Adityanath had blamed the previous regimes in UP for failing to adopt the police commissioner model owing to the lack of "political will"

Business Standard 

Yogi adityanath
Yogi Adityanath at a function to hand over appointment letters to the dependents of martyred soldiers who were residents of the state

On the day Uttar Pradesh Chief Minister Adityanath (pictured) gleefully announced that the state cabinet had approved the proposal to introduce the office of police commissioner in Lucknow and Noida, Bahujan Samaj Party (BSP) President lost no time in taking a potshot at the government. In a Twitter post, she observed merely making changes in the police hierarchy at a few places would not improve law and order, but tough action was needed against criminal elements by rising above the political divide.
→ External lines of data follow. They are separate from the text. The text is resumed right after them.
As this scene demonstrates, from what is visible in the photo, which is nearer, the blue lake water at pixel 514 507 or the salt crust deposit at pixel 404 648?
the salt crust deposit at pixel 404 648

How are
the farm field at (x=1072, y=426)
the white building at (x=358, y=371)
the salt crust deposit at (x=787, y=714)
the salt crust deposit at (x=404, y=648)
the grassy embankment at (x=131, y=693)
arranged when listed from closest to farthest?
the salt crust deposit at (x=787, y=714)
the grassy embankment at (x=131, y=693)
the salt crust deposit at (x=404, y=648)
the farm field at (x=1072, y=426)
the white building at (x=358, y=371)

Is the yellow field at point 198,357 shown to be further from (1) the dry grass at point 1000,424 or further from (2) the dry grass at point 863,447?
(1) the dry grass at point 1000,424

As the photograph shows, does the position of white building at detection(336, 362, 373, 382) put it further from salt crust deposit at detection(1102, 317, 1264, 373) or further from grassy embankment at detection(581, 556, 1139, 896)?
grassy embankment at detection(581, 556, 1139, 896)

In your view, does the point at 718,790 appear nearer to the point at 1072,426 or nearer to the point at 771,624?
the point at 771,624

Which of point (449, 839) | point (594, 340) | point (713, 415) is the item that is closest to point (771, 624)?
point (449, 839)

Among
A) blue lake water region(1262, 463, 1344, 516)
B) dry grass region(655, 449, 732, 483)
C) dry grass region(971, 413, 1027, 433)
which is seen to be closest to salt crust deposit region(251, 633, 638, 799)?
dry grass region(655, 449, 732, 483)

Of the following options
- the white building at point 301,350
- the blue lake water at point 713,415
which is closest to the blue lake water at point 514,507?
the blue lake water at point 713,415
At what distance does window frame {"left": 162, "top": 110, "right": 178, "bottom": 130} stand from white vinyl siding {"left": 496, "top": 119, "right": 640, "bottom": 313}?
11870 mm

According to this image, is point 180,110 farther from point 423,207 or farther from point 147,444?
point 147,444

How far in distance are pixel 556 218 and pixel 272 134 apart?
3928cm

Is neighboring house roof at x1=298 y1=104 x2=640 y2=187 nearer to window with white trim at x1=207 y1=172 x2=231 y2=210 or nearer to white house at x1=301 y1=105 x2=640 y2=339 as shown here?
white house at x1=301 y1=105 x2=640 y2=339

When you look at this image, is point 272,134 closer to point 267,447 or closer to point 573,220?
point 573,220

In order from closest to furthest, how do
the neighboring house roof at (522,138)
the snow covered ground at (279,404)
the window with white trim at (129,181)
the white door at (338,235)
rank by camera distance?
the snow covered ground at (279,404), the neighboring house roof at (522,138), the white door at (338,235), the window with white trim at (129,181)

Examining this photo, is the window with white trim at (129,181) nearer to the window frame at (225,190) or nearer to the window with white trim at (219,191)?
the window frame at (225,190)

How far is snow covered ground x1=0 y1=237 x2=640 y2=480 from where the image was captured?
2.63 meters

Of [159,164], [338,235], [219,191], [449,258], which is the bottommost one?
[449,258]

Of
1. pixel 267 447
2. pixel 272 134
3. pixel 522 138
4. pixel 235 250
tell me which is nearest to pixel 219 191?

In his press interaction after chairing the state cabinet meeting on Monday, Adityanath had blamed the previous regimes in UP for failing to adopt the police commissioner model owing to the lack of “political will”.

Set to get rewards!

Some senior leaders of the Madhya Pradesh Congress may soon get a new year gift. The party is set to appoint new chairpersons to boards and corporations in the state. Sources say those who got the ticket to contest in the Lok Sabha and Assembly elections will have to wait this time because the party will not consider them for these appointments. Instead, it will give preference to those who “struggled for it for a decade and a half when it was exiled from the corridors of power”. Those to be rewarded may include K K Mishra, Shobha Oza, Pankaj Chaturvedi, and Kavita Pandey. However, the state and central leaderships are wary of factionalism, which may worsen after the appointments. Party General Secretary Dipak Babaria recently met Chief Minister Kamal Nath and asked him to maintain a better balance between the All India Congress Committee and the Pradesh Congress Committee

A bureaucrat’s last laugh

Bureaucrats joining private companies is not new. But tainted ones joining a debt-ridden firm and turning it around is surprising and, if one may add, a quasi-vindication of the gamble. An IAS officer who had graft and fraud charges against him resigned with the regime change in the state to whose cadre he belonged. He soon joined an infrastructure company before the new government opened any cases to implicate him. The company also concluded its two-year-long efforts to find a suitor for its troubled projects at the same time and took him on board despite the taint. Maybe here it was a bit of “prior experience and contacts” that counted. No one’s judging, said a competitor, but clearly the company and the ex-bureaucrat had the last laugh.